- **Aim**: From the forum thread, extract the passage between "I have that" and "(Apr 26, 2004)", inclusive.

Given text start

# This is Hydrocotyle verticilata, right?



## j_m_lizard (Oct 16, 2007)

I picked up a very sickly lookign plant for free that I think is Hydrocotyle verticillata. I put it in my 37g for a few days with the intention of leaving it there to grow out and get healthier... but impatience won out, and I cut up the long leggy funky stem and planted the healthy, leafy, and rooty bits in the nano. I think it'll do fine here. Anyway, here's a fw pics of it:




























So, was I right in thinking this was H. vert... or is it something else entirely?

Thanks,
Jared


----------



## Cavan Allen (Jul 22, 2004)

http://www.aquaticplantcentral.com/...ls.php?id=142&category=genus&spec=Hydrocotyle

_H. sibthorpioides_.


----------



## slickwillislim (Oct 11, 2005)

I have that same plant, I totally agree with Cavan. _H. vericillata_ doesnt have the slit, or whatever its called.

Wow, even at 3 in the morning Cavan can still i.d. plants, he's a machine. I can barely string a sentence together right now and its only 12:40 here in CA.


----------



## AaronT (Apr 26, 2004)

Yup, sibthorpioides it is. It's better than verticillata in my humble opinion. Nice find.


----------



## j_m_lizard (Oct 16, 2007)

Given text end
Data shown start

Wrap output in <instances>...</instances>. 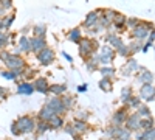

Data shown end

- **Answer below**:
I have that same plant, I totally agree with Cavan. _H. vericillata_ doesnt have the slit, or whatever its called.

Wow, even at 3 in the morning Cavan can still i.d. plants, he's a machine. I can barely string a sentence together right now and its only 12:40 here in CA.


----------



## AaronT (Apr 26, 2004)